Friday, December 29, 2017

Triumph Spitfire Body Repair #42 - Boot Floor and Boot Area Repairs

Hey, everybody, it's two...two...two posts in one!


My earlier visit the day after Christmas was a bit of a milestone as I got the boot floor repair installed. I may have to undo a bit of it, but it's in there for now, so we'll see.

If you've been keeping up with my previous posts, I spent quite a bit of time prepping the repair patch. Lots of trial fits convinced me that a 40+" repair patch wasn't a good idea, so I decided to segment it at the driver's side curved area that I wanted to replace.

The initial fit up...the patch as it travels towards the driver's side is a mess!

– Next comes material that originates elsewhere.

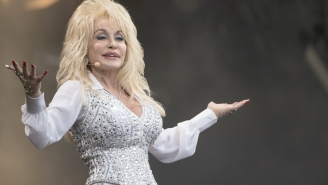 Dolly Parton's New '5 To 9' Super Bowl Commercial Is Rubbing People The Wrong Way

After cutting...much easier to deal with. Note the rear valance is in here.

I wanted to get it tacked in like this while observing proper fit with the rear valance. Not quite sure how it happened, but that proper fit didn't got well, but I took another visit to figure that out.

Patch tacked in.

Once I was happy with the fit of the repair patch, I tacked it in on the boot floor side. Next up was to plug weld it in from the strengthener side. At this point, I should have taken care to check the fit, horizontally, to make sure the boot floor was "down" far enough. I was so concerned with the fit of the patch to the floor itself that I didn't care for where it would weld to the strengthener. Due to whatever flex was there, it resulted in me plug welding it in about 1/2" too high (give or take).

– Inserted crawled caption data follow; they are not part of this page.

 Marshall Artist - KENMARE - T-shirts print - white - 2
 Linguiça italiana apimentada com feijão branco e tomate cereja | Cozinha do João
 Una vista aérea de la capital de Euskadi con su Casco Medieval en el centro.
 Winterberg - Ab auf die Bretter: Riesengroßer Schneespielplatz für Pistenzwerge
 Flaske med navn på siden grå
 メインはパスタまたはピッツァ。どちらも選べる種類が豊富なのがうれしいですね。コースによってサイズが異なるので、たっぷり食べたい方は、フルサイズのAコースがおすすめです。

The plug welds. About 1/2" lower would be great!

Unfortunately, I was oblivious to this fact at this point, so I continued on. In addition, I needed to get the plug welds down from the wheel arch side. I'm pretty good with plugs welds by now, so this was easy.

Plug welds on the wheel arch portion of the boot floor. Blurry...sorry.

Following this, it was time to get the rest of the repair patch in. This involved the piece from the floor patch on the passenger's side all the way over to the driver's side.

The long patch. Welded in here, obviously.

I clamped the patch in and started going to town with the welder. I did at most about a 2-inch section of tack welds and then moved to the far side, alternating back and forth to mitigate any heat warping. What I failed to consider, and have really gotten away with up until now (though my driver's lower wing weld area should have been a clue) was my lack of adequate gap between the two pieces of metal that I was welding together.

So, even though I knew that heat would cause the metal to expand and potentially warp it, what I wasn't sensitive to was the gap between the two pieces of metal. The metal is going to expand whether you like it or not. However, with a proper gap (maybe about 1/16", but don't quote me), the two pieces of metal will expand towards each other, but never really meet. They will be joined by the MIG weld metal, instead.  If the gap between the two pieces of metal is too small (or they are touching), there is nowhere for the metal to expand into. Hence, they come together and then displace each other, moving down or up (or both) relative to each other. There was my problem.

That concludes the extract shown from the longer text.